Image-text web data
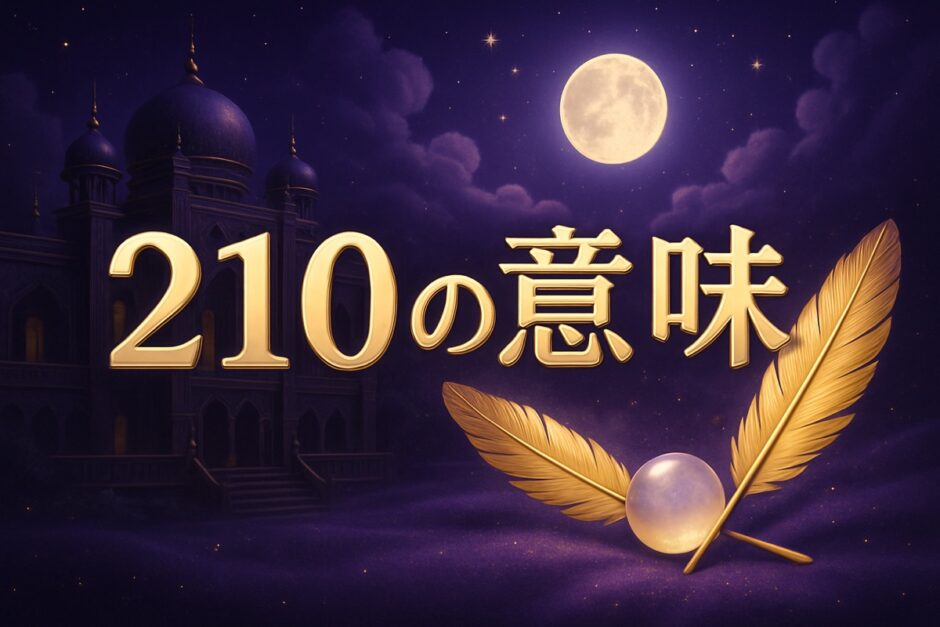 エンジェルナンバー210の意味のイメージ画像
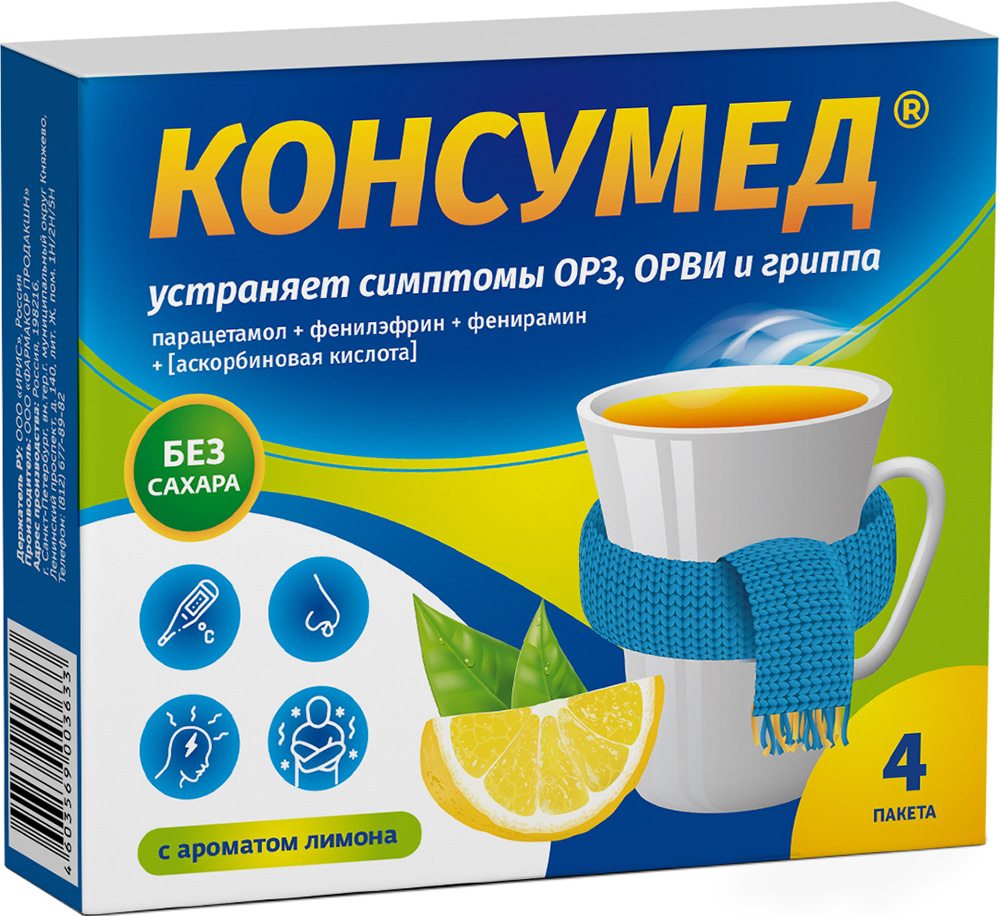 Консумед 50мг+325мг+10мг+20мг 5г 4 шт. порошок для приготовления раствора для приема внутрь с ароматом Лимона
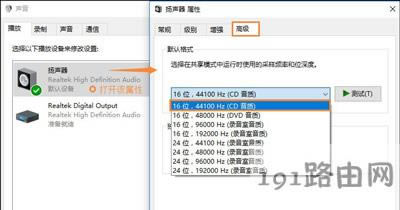 Win10ϵ�y�]�����Ľ�Q����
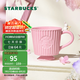 星巴克（Starbucks）杯子 花園舞曲系列陶瓷馬克杯 高顏值桌面咖啡杯 男女士送禮 粉色條紋款馬克杯296ml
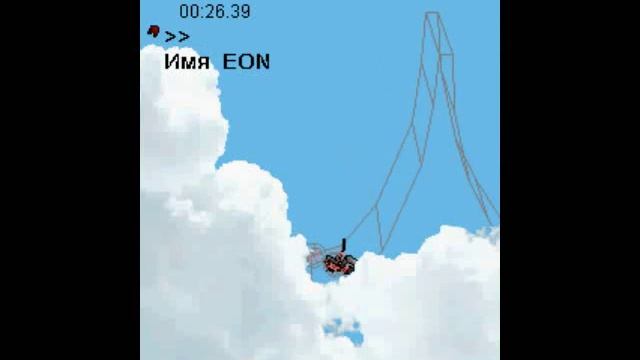 Гравити чистое небо! Uuu смотреть онлайн
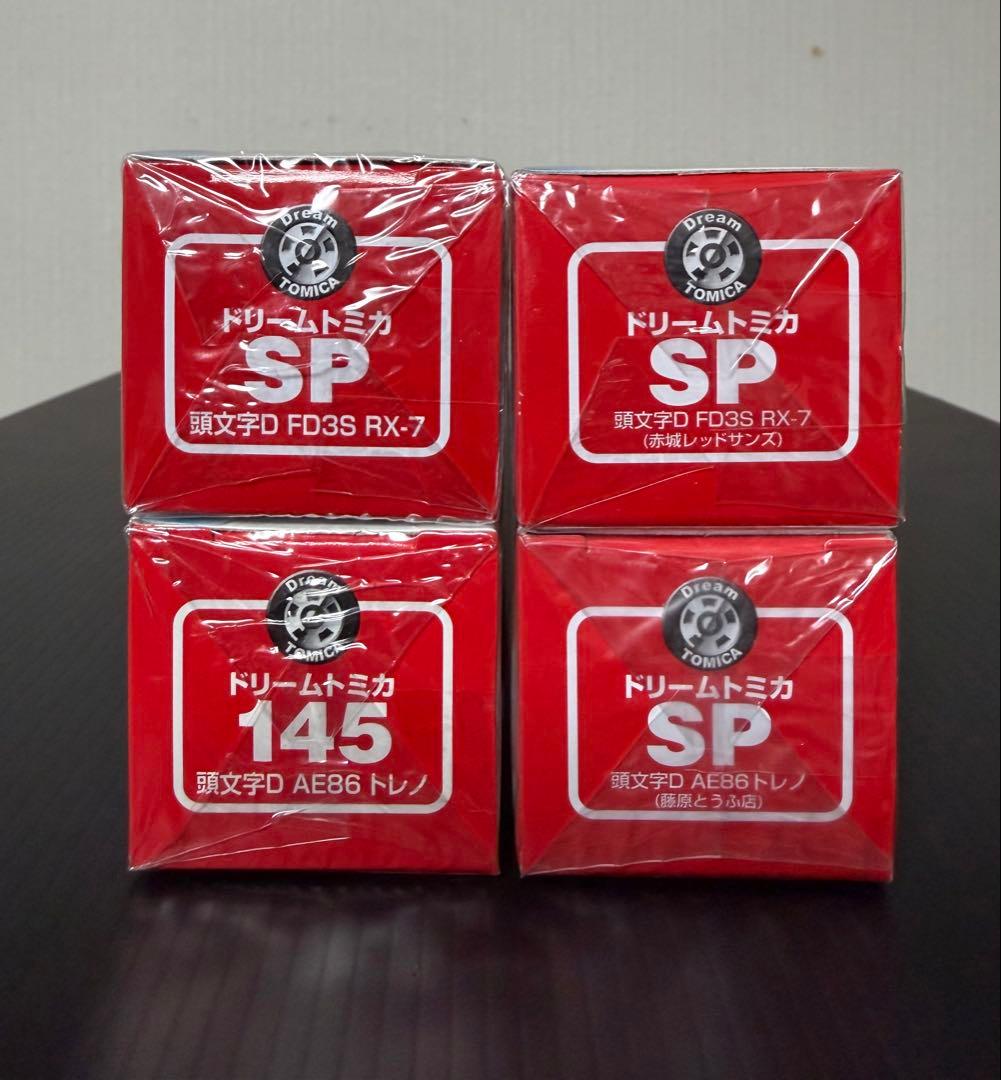トミカ　ドリームトミカSP 頭文字D 4台セット　新品未開封 セブンイレブン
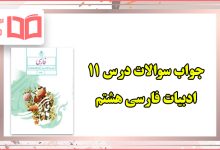 جواب سوالات صفحه ۸۳ و ۸۵ درس ۱۱ فارسی هشتم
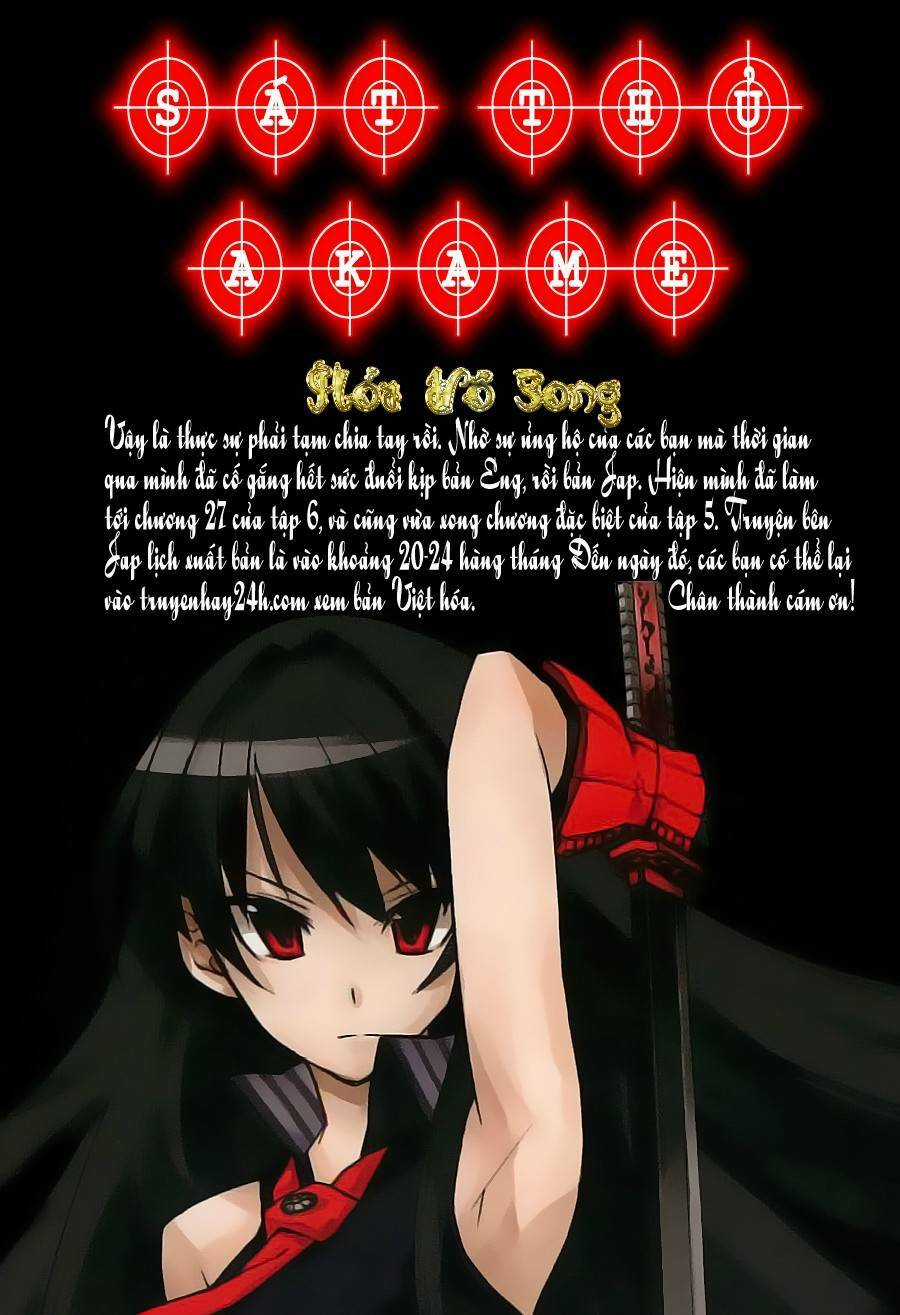 Akame Ga Kiru - Chapter 0 - Trang 3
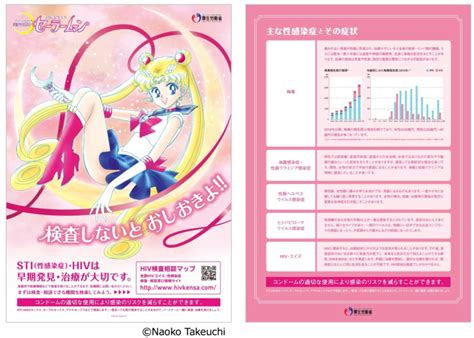 Sailor Moon Now Protects Adults With New Condoms Anime Herald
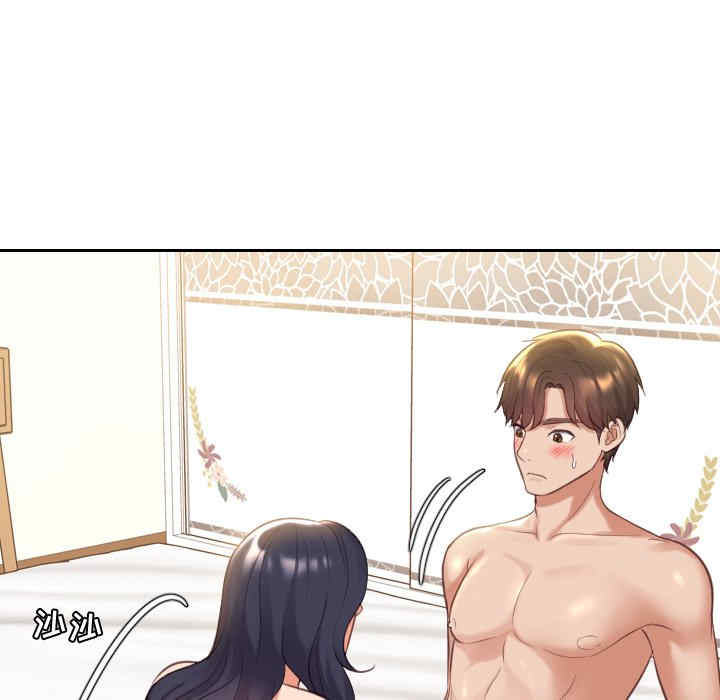 第3张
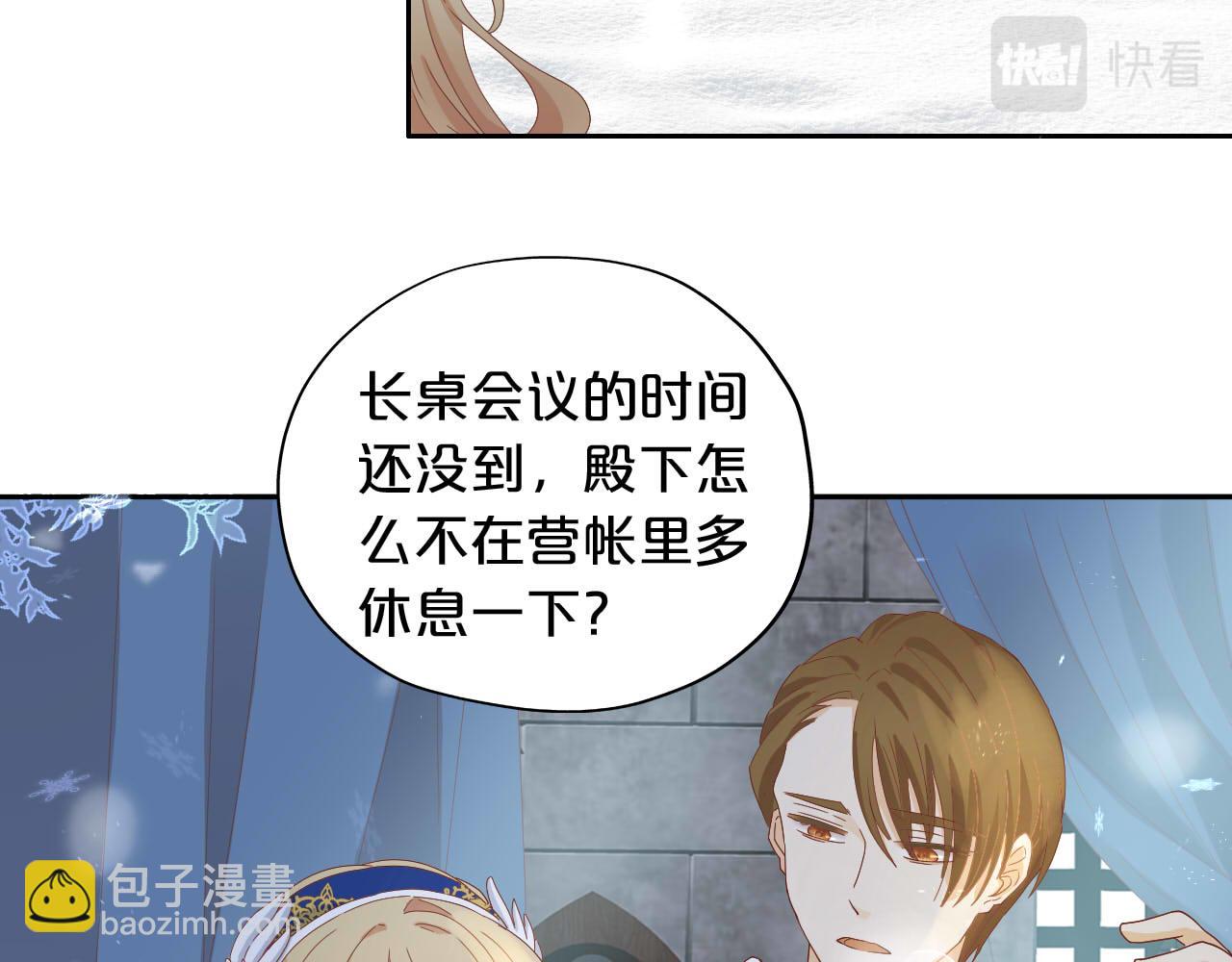 第158话 是他？！(1/3)-第162话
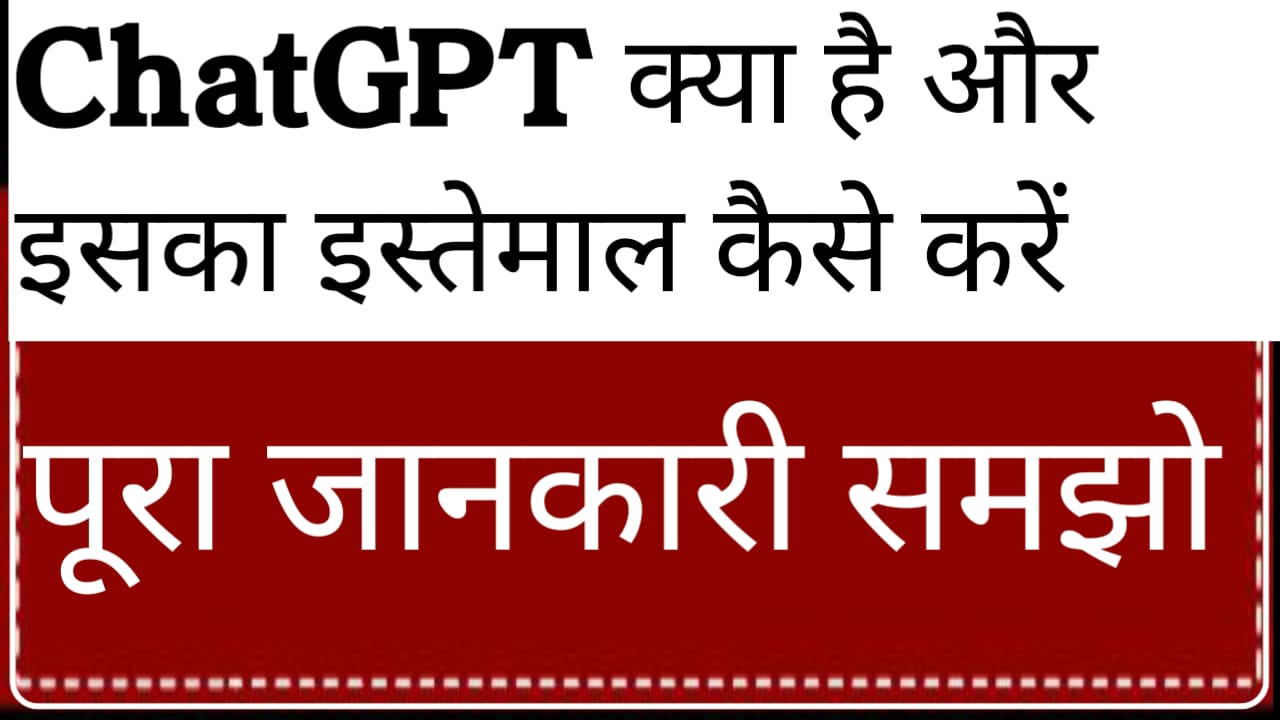 chatgpt क्या है और इसके इस्तेमाल कैसे करे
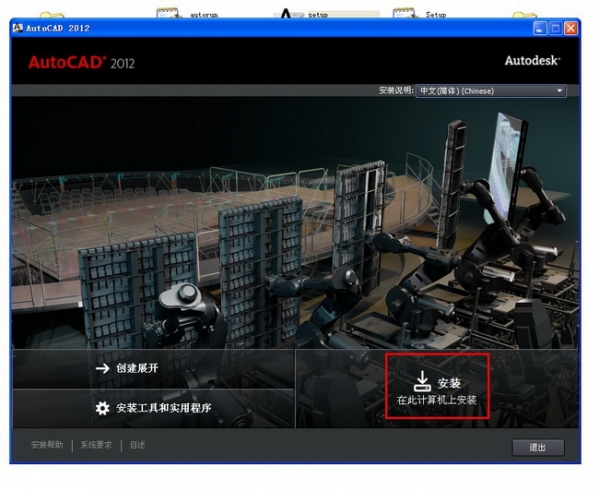 CAD 2012 免费中文版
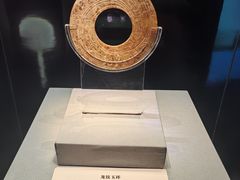 -太原市博物馆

## WRITTEN TASK
Reproduce every line of the data with "Chapter" substituted by "Volume" and all other text unchanged. Omit the pictures from the output.

## SOLUTION BELOW
 エンジェルナンバー210の意味のイメージ画像
 Консумед 50мг+325мг+10мг+20мг 5г 4 шт. порошок для приготовления раствора для приема внутрь с ароматом Лимона
 Win10ϵ�y�]�����Ľ�Q����
 星巴克（Starbucks）杯子 花園舞曲系列陶瓷馬克杯 高顏值桌面咖啡杯 男女士送禮 粉色條紋款馬克杯296ml
 Гравити чистое небо! Uuu смотреть онлайн
トミカ　ドリームトミカSP 頭文字D 4台セット　新品未開封 セブンイレブン
 جواب سوالات صفحه ۸۳ و ۸۵ درس ۱۱ فارسی هشتم
 Akame Ga Kiru - Volume 0 - Trang 3
 Sailor Moon Now Protects Adults With New Condoms Anime Herald
 第3张
 第158话 是他？！(1/3)-第162话
 chatgpt क्या है और इसके इस्तेमाल कैसे करे
 CAD 2012 免费中文版
 -太原市博物馆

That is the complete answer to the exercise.